Even though Staphylococcus aureus is a part of healthy microflora, it is also a significant human pathogen causing mild as well as life-threatening infections. Furthermore, an increasing incidence of antibiotic resistant strains within the community comprises a major health risk for patients worldwide. Although there is an extensive research on S. Aureus pathogenicity and immune evasion, our understanding of protective immunity to S. Aureus is limited. So far, attempts for vaccine development against S. aureus were not successful; hence, new insights into the interaction between immune cells and S. aureus are needed. Type I interferons (IFNs) are potent immunomodulators of both innate and adaptive immunity, with a well-defined anti-viral role, yet their role during bacterial infections remains less understood.

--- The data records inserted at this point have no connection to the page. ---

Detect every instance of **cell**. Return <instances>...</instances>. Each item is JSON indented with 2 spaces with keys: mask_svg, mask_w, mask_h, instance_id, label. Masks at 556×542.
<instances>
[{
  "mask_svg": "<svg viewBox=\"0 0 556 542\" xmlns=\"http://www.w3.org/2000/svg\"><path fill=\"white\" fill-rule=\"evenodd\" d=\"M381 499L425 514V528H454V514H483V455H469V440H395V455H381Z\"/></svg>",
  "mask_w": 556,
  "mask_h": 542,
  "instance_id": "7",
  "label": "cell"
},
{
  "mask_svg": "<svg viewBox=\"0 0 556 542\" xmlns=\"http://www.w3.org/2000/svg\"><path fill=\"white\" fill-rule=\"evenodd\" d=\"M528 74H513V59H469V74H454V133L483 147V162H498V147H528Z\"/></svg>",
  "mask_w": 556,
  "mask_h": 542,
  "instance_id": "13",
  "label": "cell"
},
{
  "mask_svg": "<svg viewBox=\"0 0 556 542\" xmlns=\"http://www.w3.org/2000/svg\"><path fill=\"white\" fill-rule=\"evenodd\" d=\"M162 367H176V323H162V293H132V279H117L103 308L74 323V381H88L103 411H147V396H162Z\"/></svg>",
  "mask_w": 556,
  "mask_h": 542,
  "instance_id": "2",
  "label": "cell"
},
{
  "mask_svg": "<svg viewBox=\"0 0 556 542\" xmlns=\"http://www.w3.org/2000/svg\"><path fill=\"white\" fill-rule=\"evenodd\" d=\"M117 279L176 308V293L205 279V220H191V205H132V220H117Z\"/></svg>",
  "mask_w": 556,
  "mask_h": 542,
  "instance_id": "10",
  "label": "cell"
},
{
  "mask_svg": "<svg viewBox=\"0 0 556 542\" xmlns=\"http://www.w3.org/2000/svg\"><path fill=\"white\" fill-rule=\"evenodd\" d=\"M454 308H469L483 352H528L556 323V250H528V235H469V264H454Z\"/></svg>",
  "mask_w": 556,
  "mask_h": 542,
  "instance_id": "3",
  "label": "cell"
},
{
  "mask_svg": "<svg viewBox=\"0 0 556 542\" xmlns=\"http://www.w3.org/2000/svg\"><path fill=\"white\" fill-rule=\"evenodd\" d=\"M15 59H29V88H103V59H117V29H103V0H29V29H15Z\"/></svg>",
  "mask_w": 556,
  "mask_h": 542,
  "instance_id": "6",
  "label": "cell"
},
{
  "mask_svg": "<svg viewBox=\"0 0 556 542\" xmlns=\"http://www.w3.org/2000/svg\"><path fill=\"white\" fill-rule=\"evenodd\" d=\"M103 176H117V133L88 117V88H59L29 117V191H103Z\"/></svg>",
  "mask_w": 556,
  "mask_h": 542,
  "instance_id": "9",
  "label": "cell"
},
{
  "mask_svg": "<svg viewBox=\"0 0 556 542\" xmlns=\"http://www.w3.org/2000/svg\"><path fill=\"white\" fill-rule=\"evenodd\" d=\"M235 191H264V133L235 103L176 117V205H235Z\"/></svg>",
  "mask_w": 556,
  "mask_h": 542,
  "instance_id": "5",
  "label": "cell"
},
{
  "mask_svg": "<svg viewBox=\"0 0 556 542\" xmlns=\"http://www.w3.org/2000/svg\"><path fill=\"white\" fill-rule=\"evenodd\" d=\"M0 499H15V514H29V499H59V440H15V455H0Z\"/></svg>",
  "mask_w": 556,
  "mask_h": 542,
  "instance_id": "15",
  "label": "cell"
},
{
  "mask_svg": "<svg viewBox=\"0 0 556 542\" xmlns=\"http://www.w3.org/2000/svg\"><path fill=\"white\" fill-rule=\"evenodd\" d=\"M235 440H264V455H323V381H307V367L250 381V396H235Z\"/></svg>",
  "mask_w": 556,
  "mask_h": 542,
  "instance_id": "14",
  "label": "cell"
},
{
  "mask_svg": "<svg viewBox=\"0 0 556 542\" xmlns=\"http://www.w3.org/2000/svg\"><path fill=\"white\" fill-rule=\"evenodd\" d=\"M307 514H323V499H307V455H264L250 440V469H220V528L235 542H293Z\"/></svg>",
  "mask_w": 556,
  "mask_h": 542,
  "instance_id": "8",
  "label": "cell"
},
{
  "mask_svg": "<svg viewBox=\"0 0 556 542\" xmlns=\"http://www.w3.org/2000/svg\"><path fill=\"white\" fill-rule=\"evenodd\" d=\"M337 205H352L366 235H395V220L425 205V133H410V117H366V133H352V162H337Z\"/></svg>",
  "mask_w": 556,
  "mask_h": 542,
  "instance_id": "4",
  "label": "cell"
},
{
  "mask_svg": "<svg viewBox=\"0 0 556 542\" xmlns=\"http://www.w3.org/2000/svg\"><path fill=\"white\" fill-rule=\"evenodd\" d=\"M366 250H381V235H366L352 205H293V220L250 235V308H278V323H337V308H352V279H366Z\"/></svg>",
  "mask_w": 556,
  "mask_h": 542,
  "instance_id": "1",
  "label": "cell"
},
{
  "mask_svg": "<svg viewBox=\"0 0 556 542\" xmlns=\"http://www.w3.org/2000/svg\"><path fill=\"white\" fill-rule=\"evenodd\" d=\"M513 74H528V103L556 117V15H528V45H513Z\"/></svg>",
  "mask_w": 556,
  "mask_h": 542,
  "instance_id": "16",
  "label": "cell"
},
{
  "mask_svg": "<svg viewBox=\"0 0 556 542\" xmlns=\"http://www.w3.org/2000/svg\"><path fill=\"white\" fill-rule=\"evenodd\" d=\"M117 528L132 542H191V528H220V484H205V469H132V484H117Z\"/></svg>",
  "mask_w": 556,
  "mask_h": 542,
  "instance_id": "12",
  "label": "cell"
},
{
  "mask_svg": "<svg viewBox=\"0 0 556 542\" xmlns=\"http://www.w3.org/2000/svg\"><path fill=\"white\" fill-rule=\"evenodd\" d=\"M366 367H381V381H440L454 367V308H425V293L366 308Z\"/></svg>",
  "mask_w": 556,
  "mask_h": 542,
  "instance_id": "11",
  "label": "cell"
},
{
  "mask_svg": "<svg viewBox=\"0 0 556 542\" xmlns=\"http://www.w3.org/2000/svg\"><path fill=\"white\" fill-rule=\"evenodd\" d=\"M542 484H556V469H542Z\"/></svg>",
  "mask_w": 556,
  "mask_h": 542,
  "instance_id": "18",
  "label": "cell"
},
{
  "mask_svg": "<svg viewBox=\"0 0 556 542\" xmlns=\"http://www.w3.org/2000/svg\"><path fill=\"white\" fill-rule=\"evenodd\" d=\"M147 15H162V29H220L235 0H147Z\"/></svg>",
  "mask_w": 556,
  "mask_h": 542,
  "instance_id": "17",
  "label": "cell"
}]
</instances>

In addition, studies in mice lacking type I IFN receptor showed contradictory results, especially for S. aureus infections. Toll-like receptor 2 (TLR2) is known to be the key receptor for recognition of Gram-positive bacteria, including S. aureus. S. aureus possesses a wide repertoire of immunostimulatory molecules, such as lipoteichoic acid (LTA), which triggers strong proinflammatory response. However, whether human TLR2 mediates type I IFNs in response to S. aureus remains unclear, as does the impact of type I IFNs on the outcome of S. aureus infection in human cells.